◆ **PASSAGE**
Calcium-Binding Drugs May Help Fight Tumors Outside the Skeleton

Drugs commonly used to treat osteoporosis may benefit patients with diseases like breast cancer.

Drugs commonly used to treat osteoporosis may benefit patients with diseases like breast cancer.

Calcium-binding drugs such as those commonly used to treat osteoporosis and some late-stage cancers that have spread to the bone may provide a benefit in treating tumors outside the skeleton, specifically breast cancer, according to a recent study.

In previous clinical trials, women with breast cancer were given bisphosphonate drugs in addition to normal treatment for early-stage disease. The studies indicated a survival advantage from the drugs that can inhibit cancer spread in some women for unknown reasons.

Researchers in Australia sought to determine the cause of this effect using imaging technologies that revealed bisphosphonates attach to tiny calcifications in tumors in mice. The calcium-drug complexes are then attacked by macrophages, which are immune cells used by early-stage cancer to conceal its existence.

For the study, which was recently published online in the journal Cancer Discovery, researchers also evaluated tissue samples from human cancer patients.

◆ **EXERCISE 1**
Decide whether each statement below agrees with the article on calcium-binding drugs, answering yes or no and quoting the words from the article that decide it. (a) The calcium-drug complexes in tumors are attacked by macrophages. (b) The Australian researchers examined tumors in rats. (c) The study was published in the journal Cancer Discovery.
◆ **EXERCISE 2**
According to the article on calcium-binding drugs, what did the imaging technologies used by the researchers in Australia reveal?

[Collected data]
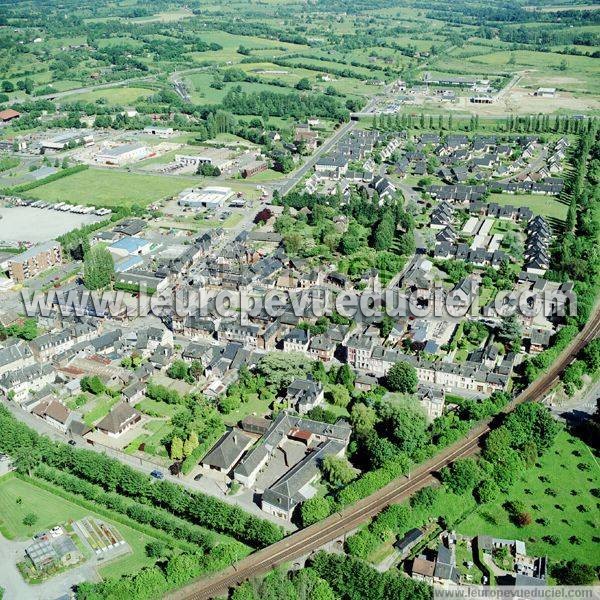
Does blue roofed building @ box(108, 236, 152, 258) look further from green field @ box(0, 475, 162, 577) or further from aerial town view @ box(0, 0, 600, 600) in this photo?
green field @ box(0, 475, 162, 577)

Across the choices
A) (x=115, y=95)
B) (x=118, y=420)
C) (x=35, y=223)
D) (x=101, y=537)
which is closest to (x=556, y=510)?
(x=101, y=537)

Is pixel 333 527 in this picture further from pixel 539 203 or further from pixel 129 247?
pixel 539 203

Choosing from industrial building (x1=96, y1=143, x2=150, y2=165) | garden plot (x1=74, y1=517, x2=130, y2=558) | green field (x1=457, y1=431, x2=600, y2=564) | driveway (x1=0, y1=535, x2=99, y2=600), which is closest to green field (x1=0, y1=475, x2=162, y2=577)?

◆ **PROBLEM SOLUTION 1**
(a) Yes: "The calcium-drug complexes are then attacked by macrophages"
(b) No: "bisphosphonates attach to tiny calcifications in tumors in mice"
(c) Yes: "recently published online in the journal Cancer Discovery"

◆ **PROBLEM SOLUTION 2**
They revealed that bisphosphonates attach to tiny calcifications in tumors in mice.